Grupos como o Estado Islâmico realizam perseguições e ações bárbaras em defesa de seus ideais; professor comenta as possíveis motivações, como a questão política
Alessandra Borges e Jéssica Marçal
Da Redação
Estado Islâmico, Boko Haram, Al Qaeda e Al Shabab são grupos radicais que se tornaram conhecidos em especial pelas barbaridades que cometem para defender, a todo custo, seus ideais. Em grande parte, os atos de violência são cometidos contra cristãos e minorias étnicas e religiosas no Oriente Médio. Mas qual é a motivação desses grupos? Eles agem por interesses religiosos, políticos, econômicos?
O doutor em Sociologia pela USP e professor de Política Internacional, Williams da Silva Gonçalves, acredita que as motivações são políticas. O professor, que chefia o Departamento de Relações Internacionais da Universidade Estadual do Rio de Janeiro (UERJ), explica que estes grupos surgem e atuam em áreas onde grupos étnicos e religiosos são forçados a conviver e onde os Estados não estão consolidados ou são vítimas da intervenção de grandes potências interessadas em explorar recursos naturais.

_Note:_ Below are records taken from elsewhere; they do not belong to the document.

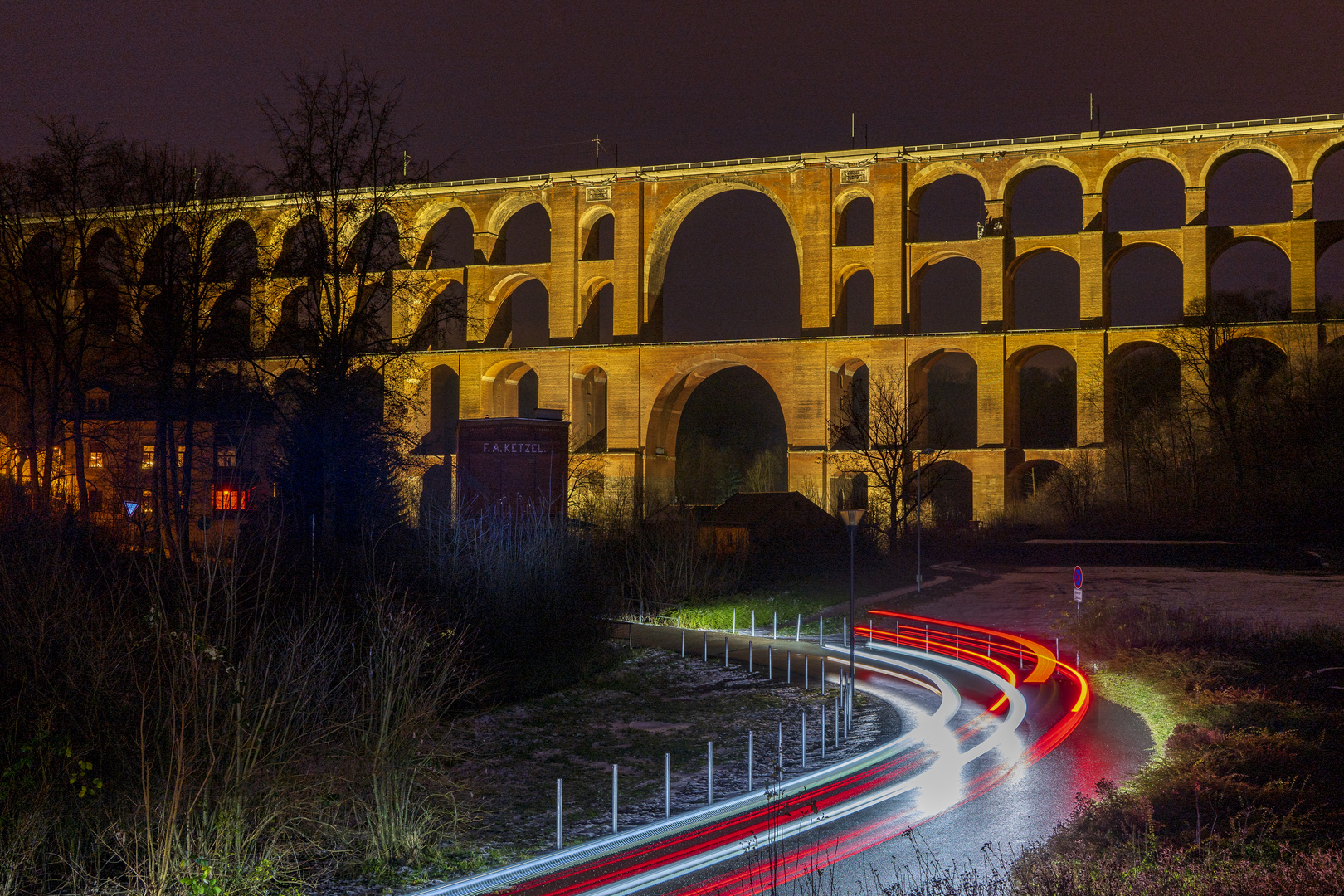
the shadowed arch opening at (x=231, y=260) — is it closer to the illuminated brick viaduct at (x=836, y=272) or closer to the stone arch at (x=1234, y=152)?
the illuminated brick viaduct at (x=836, y=272)

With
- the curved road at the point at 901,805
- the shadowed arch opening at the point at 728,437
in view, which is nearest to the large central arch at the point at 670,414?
the shadowed arch opening at the point at 728,437

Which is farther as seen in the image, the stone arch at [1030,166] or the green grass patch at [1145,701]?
the stone arch at [1030,166]

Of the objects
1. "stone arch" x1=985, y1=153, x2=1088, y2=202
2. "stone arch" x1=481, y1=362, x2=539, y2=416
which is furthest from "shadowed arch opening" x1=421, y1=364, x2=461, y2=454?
"stone arch" x1=985, y1=153, x2=1088, y2=202

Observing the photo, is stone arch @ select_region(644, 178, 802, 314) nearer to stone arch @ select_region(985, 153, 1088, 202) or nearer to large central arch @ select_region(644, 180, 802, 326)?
large central arch @ select_region(644, 180, 802, 326)

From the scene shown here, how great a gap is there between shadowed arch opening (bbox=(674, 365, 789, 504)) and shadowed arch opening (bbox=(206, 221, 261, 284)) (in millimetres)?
38016

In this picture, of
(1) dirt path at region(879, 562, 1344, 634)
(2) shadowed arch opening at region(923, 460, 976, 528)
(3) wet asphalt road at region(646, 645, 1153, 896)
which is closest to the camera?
(3) wet asphalt road at region(646, 645, 1153, 896)

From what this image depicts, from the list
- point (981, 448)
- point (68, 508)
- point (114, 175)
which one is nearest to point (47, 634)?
point (68, 508)

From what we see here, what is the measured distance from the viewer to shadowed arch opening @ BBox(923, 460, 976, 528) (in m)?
39.8

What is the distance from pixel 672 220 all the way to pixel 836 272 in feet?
24.5

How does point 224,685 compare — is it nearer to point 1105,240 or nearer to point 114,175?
point 114,175

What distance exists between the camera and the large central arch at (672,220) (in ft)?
154

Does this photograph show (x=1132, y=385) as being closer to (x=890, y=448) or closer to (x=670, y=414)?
(x=670, y=414)

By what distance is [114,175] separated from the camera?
26000 mm

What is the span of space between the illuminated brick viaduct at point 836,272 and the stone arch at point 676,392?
0.10 meters
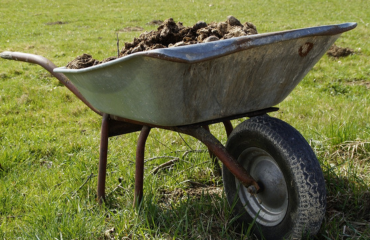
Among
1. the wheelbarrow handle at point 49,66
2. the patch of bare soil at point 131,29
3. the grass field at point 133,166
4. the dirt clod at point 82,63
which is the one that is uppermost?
the dirt clod at point 82,63

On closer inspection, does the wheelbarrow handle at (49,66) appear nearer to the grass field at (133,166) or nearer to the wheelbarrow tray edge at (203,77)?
the wheelbarrow tray edge at (203,77)

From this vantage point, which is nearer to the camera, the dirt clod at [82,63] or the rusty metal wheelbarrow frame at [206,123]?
the rusty metal wheelbarrow frame at [206,123]

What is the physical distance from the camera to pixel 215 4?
17781 millimetres

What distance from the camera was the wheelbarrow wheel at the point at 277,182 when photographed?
1.66 m

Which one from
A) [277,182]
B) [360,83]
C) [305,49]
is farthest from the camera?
[360,83]

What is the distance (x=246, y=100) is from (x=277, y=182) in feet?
1.44

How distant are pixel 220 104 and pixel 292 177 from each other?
0.46m

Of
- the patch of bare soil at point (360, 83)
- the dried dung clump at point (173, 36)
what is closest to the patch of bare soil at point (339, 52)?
the patch of bare soil at point (360, 83)

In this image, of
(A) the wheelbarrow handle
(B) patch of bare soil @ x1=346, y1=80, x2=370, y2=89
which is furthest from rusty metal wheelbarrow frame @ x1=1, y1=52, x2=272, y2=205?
(B) patch of bare soil @ x1=346, y1=80, x2=370, y2=89

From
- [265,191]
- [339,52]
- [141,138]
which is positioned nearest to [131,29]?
[339,52]

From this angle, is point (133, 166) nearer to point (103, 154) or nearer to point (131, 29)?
point (103, 154)

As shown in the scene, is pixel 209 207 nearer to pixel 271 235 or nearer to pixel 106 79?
pixel 271 235

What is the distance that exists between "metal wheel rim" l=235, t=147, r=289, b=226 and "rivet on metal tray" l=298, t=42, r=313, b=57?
0.51 m

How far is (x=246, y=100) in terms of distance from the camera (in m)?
1.83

“No caso do Oriente Médio, o petróleo é o principal motivo. O caso do Iraque é exemplar. Numa ação juridicamente condenada pela ONU, uma vez que se revestia de argumentos evidentemente mentirosos, os Estados Unidos desmontaram o Iraque. (…) E é justamente lá e na vizinha Síria, onde os Estados Unidos igualmente estimularam a derrubada do governo, que vicejam esses grupos politicamente desorientados que dizem agir com inspiração religiosa”.

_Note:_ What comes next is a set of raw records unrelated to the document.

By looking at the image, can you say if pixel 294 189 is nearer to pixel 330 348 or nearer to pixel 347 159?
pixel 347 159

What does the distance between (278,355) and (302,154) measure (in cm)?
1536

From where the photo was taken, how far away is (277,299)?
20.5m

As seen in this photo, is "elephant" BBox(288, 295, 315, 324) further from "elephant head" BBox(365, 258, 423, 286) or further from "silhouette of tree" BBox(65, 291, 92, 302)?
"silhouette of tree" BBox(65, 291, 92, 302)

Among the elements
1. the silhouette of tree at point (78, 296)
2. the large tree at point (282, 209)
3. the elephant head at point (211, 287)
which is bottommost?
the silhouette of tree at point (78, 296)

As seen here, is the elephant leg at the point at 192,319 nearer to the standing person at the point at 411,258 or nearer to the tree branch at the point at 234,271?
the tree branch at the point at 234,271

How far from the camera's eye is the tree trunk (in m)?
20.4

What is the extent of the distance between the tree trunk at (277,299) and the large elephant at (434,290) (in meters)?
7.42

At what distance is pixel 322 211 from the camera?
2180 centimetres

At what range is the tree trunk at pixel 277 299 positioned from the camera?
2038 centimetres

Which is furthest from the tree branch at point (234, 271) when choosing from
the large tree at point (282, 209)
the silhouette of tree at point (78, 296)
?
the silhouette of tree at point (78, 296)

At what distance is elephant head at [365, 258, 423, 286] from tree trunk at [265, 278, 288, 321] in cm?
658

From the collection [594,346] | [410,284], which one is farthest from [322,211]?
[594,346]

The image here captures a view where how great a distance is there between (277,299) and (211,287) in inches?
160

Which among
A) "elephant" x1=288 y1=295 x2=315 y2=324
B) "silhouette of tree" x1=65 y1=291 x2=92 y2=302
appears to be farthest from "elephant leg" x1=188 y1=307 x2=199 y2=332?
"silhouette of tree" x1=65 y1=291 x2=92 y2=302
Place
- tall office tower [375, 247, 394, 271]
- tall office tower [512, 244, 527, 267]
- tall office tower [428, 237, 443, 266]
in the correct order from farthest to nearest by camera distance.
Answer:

Na opinião do professor de Política Internacional, não é legítimo rotular as ações criminosas de grupos como Estado Islâmico, Boko Haram e outros mais de terrorismo religioso, já que, na visão dele, trata-se de ações político-militares. “Nenhum líder religioso dá seu apoio a esses grupos. Não há nenhum indício de que tenhamos voltado à Idade Média e estejamos em Cruzadas. Pelo contrário. O que temos assistido é justamente a um entendimento cada vez maior entre os líderes religiosos. A ação do Papa Francisco nesse sentido tem sido notável”.
A violência contra minorias
Notáveis também têm sido os casos de perseguição realizadas por esses grupos, com destaque para as ações do Estado Islâmico. E tais perseguições são realizadas, em grande parte, aos cristãos e demais minorias, tanto religiosas como étnicas. Em maio desse ano, por exemplo, o grupo destruiu a fachada de uma das mais antigas igrejas da cidade iraquiana de Mosul, adornada com uma grande cruz em relevo. Somam-se a isso diversos sequestros e decapitações de cristãos, todas essas ações assumidas pelo próprio Estado Islâmico.

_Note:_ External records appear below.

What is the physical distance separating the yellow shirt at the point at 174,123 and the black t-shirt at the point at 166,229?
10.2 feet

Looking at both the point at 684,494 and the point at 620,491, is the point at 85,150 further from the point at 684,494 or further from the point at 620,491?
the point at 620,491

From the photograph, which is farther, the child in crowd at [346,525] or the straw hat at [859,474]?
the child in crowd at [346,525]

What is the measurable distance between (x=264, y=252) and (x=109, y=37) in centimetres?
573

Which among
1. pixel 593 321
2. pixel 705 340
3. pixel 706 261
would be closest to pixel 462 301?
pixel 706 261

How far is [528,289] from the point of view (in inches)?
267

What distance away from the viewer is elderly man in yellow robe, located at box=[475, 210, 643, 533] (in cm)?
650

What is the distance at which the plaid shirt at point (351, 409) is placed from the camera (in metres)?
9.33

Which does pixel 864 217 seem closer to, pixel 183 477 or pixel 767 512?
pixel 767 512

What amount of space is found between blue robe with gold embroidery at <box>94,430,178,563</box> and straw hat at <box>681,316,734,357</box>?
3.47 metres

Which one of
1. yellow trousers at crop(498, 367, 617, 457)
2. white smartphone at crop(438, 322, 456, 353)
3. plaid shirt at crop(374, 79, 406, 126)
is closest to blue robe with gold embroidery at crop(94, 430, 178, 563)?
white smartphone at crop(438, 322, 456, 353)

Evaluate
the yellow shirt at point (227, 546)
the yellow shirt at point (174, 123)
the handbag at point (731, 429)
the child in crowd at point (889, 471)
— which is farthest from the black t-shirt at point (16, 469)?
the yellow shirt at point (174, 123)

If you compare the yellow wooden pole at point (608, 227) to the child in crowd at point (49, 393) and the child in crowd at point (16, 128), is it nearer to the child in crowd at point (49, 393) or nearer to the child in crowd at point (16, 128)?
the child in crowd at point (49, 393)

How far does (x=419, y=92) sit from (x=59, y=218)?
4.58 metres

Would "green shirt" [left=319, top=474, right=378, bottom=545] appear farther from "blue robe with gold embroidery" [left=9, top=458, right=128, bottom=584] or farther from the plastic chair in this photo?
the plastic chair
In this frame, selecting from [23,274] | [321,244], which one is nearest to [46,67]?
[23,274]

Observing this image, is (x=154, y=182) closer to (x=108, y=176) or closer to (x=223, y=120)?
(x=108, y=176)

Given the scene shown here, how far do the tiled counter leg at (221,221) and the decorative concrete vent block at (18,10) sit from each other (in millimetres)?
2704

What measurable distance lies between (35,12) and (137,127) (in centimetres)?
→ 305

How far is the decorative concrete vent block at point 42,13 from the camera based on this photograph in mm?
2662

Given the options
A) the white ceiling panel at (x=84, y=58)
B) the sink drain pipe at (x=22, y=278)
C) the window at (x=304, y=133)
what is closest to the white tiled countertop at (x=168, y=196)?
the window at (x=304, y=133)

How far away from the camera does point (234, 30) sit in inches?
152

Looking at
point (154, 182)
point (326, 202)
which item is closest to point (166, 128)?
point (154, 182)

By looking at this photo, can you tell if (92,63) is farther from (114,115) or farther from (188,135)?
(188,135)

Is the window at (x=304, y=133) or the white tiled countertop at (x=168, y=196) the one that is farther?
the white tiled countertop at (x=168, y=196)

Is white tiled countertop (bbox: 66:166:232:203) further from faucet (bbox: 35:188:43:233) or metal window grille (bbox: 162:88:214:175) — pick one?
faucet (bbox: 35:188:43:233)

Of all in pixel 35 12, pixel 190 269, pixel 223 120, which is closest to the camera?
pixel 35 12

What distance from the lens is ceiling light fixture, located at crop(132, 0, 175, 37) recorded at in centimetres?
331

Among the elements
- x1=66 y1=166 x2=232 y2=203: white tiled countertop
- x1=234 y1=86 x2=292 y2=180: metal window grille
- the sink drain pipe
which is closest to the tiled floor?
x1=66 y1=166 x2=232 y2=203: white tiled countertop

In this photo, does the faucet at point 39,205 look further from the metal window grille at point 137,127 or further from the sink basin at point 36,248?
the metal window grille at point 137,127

“Esses grupos são formados por indivíduos desenraizados, que se formaram num ambiente violento de guerra, e que são treinados e armados por governos aos quais interessa promover a desestabilização política de determinados países (…) São grupos que não têm qualquer substância. Embora seus líderes tenham a inegável capacidade de seduzir jovens que se sentem marginalizados pela cor da pele ou pela religião de seus pais nos países ocidentais ou de jovens desesperançados pela triste realidade que os cerca no Oriente Médio, o fato é que esses grupos não dispõem de nenhum projeto político e social. São incapazes de criar e solidificar um Estado”
Terrorismo x extremismo
O terrorismo é antigo. Williams considera que, no mundo moderno, é uma prática que está associada à construção do Estado-Nacional e vem sendo exercida desde o início do século XIX, com aperfeiçoamentos técnicos e tecnológicos.
É muito difícil, porém, definir o terrorismo, afirma o professor. “Ninguém se apresenta como terrorista. Todos se apresentam como combatentes de uma causa, que apelam para atos de terror em virtude da desproporção que há entre suas forças e as forças opressoras”. Apesar da falta de uma definição clara, Williams ressalta que todos sabem o que é um ato de terror.
Entendido o que é terrorismo, o professor destaca a necessidade de diferenciá-lo do extremismo. “O extremismo é outra coisa. Extremismo é um rótulo político dado àqueles que não aceitam as regras do jogo político estabelecido e pretendem mudá-las. Evidentemente que os extremistas, por entenderem que a mudança radical não é viável, podem apelar para o terrorismo, assim como a reação daqueles que defendem o status quo pode levar à guerra civil. Isso depende, é claro, do contexto de cada um desses casos hipotéticos”.